(GIVEN TEXT):
----------------

Michelle Obama: Ladies, we know J.Crew. [audience cheering]

Narrator: In 2008, Michelle Obama famously wore J.Crew in an appearance on “The Tonight Show with Jay Leno,” and she went on to wear its clothing frequently on state trips as first lady. With celebrities like Taylor Swift, Jennifer Love Hewitt, and Brooke Shields wearing its clothes, J.Crew became synonymous with having perfect staple pieces for the modern professional.

Even the recession in 2008 showed little sign of slowing down J.Crew’s popularity. While retail sales plummeted to a 35-year low, J.Crew actually made gains. The company made $363 million in the third quarter of 2008, which was a 9% increase from the third quarter of the previous year.

Jenna Lyons was promoted to president of J.Crew in 2010, and by this point, she had become something of a cultural icon in the fashion industry. Not only was she responsible for the brand’s look, but she also operated as a pseudo model for her own clothes, making appearances at red carpets, fashion events, and even playing a character on HBO’s “Girls.”

Jenna Lyons: And I see you found the snack room as well.

Narrator: In 2011, J.Crew was bought out by TPG Capital and Leonard Green & Partners in a $3 billion deal. On the surface, things were looking up for J.Crew, but the exclusivity that had built the brand would soon prove to haunt it.

After the recession, J.Crew began to get criticized for being too exclusive and too out of touch with the current reality. Even though the brand performed well during the recession, the economic changes the country went through changed consumer behavior. Customers began to favor fast-fashion brands like Zara and H&M and began wondering if the $2,500 J.Crew skirts were really worth it.

----------------

(RECORDS SUPPLIED):
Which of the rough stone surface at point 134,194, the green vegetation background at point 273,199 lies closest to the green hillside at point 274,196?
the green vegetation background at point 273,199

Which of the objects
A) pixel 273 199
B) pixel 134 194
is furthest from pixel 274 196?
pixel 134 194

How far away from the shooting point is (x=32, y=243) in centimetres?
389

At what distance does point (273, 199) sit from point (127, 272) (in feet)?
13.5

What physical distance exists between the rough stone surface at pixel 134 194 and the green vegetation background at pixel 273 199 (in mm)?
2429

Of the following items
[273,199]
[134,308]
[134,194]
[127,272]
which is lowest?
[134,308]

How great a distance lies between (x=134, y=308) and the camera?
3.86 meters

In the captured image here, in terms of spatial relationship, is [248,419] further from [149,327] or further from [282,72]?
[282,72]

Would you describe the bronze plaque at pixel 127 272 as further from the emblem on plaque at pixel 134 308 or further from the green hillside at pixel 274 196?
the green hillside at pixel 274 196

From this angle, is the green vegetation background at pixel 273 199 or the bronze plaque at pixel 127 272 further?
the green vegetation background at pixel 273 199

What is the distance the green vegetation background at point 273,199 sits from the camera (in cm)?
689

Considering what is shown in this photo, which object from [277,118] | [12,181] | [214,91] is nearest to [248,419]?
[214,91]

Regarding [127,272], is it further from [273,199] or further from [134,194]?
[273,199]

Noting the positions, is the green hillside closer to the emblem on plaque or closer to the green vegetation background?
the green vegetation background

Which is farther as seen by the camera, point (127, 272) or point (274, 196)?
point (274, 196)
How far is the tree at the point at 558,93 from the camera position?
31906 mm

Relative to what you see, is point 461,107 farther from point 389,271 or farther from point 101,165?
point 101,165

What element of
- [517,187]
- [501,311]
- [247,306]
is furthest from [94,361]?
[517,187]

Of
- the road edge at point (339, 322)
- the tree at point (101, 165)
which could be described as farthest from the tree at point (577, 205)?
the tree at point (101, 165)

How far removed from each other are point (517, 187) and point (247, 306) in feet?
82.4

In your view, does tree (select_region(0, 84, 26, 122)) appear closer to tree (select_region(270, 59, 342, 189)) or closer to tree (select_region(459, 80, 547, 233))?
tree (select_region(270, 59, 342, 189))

----------------

(THE PROBLEM):
Answer these from the J.Crew text:
1. How much did J.Crew make in the third quarter of 2008?
2. In what year was Jenna Lyons promoted to president of J.Crew?
3. Which two firms bought out J.Crew in 2011?
The lines aren't needed for anything here.

(SOLUTION FOR THIS PROBLEM):
1. $363 million
2. 2010
3. TPG Capital and Leonard Green & Partners